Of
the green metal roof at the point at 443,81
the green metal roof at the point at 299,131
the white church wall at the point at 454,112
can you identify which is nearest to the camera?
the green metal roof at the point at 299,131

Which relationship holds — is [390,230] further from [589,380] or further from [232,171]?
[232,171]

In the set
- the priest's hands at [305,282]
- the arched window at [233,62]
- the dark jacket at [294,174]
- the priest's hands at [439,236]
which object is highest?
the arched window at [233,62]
==
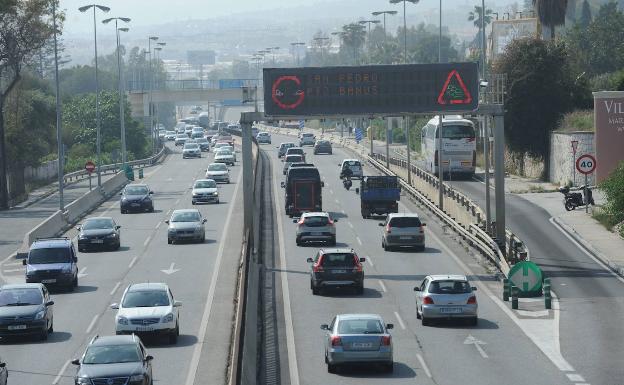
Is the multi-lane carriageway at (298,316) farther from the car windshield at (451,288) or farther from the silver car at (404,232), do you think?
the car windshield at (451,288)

Job:
List each line of the listing above that contains the word "hands".

Reply to the exercise:
- the priest's hands at [305,282]
- the priest's hands at [439,236]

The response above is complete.